REPUBLIKA.CO.ID, JAKARTA — Pemerintah RI menyiapkan sejumlah skenario penyelenggaraan ibadah haji 1447 Hijriah/2026 menyusul eskalasi konflik di kawasan Timur Tengah yang mulai berdampak pada jalur penerbangan internasional. Menteri Haji dan Umrah, M Irfan Yusuf (Gus Irfan) mengatakan, sampai saat ini belum terdapat indikasi meredanya konflik.
"Dengan mempertimbangkan dinamika situasi keamanan kawasan serta potensi gangguan terhadap seluruh transportasi udara internasional, diperlukan penyusunan skenario penyelenggaran haji yang komprehensif," ujar Gus Irfan dalam rapat kerja bersama Komisi VIII DPR RI di Jakarta, Rabu (11/3/2026).
Ia menegaskan, keselamatan jamaah menjadi prioritas utama dalam setiap keputusan yang diambil pemerintah. "Prinsip utama dalam penyusunan skenario ini adalah menjaga keselamatan dan keamanan jemaah haji sebagai perintah tertinggi. Ini sejalan dengan permintaan atau perintah Presiden tadi malam," ucap Gus Irfan
Menurut dia, konflik yang meningkat di kawasan Timur Tengah telah menyebabkan beberapa negara menutup ruang udara, terutama di jalur penerbangan yang biasa dilalui pesawat menuju kawasan Teluk. Penutupan tersebut mengganggu penerbangan internasional, khususnya penerbangan transit yang biasa digunakan jamaah umrah maupun haji dari berbagai negara.

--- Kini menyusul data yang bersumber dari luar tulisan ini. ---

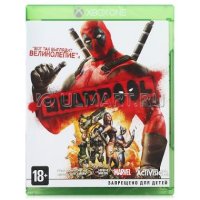  Deadpool [Xbox One]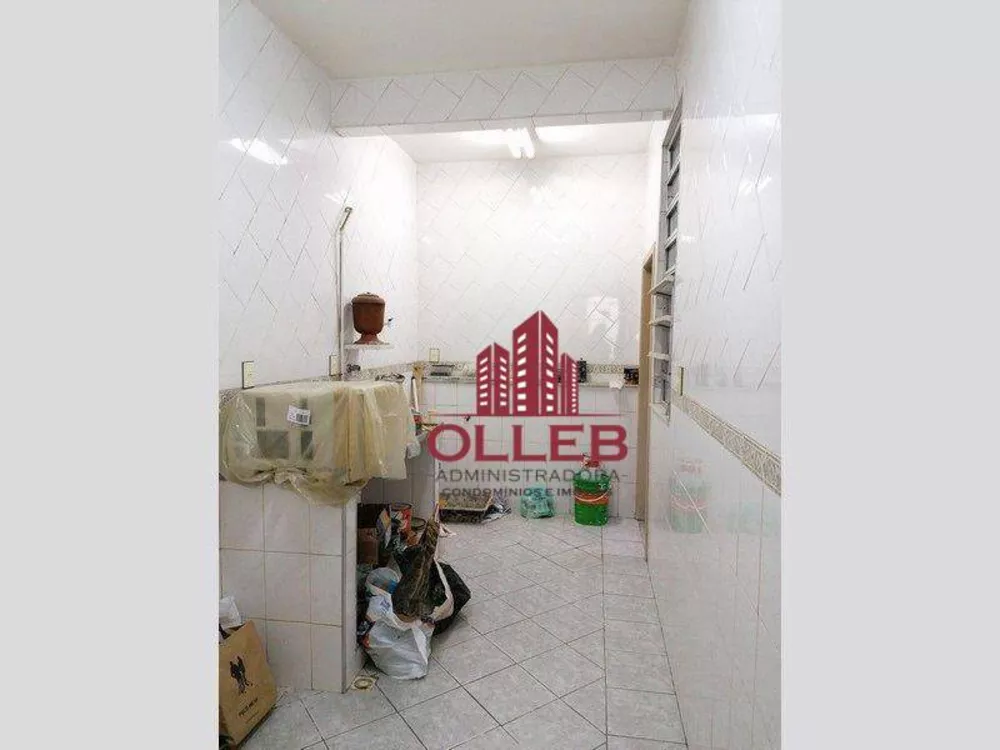 Casa de Condomínio, 6 quartos - Foto 21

Hingga 11 Maret 2026, tercatat sekitar 50.374 jamaah umrah masih berada di Arab Saudi, dan sekitar 14.115 di antaranya berpotensi tertahan akibat gangguan penerbangan. Pemerintah juga mencatat ada 1.239 Penyelenggara Perjalanan Ibadah Umrah (PPIU) yang terlibat dalam penanganan situasi tersebut.
Meski demikian, pemerintah memastikan kondisi keamanan di kota-kota utama Arab Saudi seperti Jeddah, Makkah, dan Madinah masih aman dan kondusif bagi jamaah.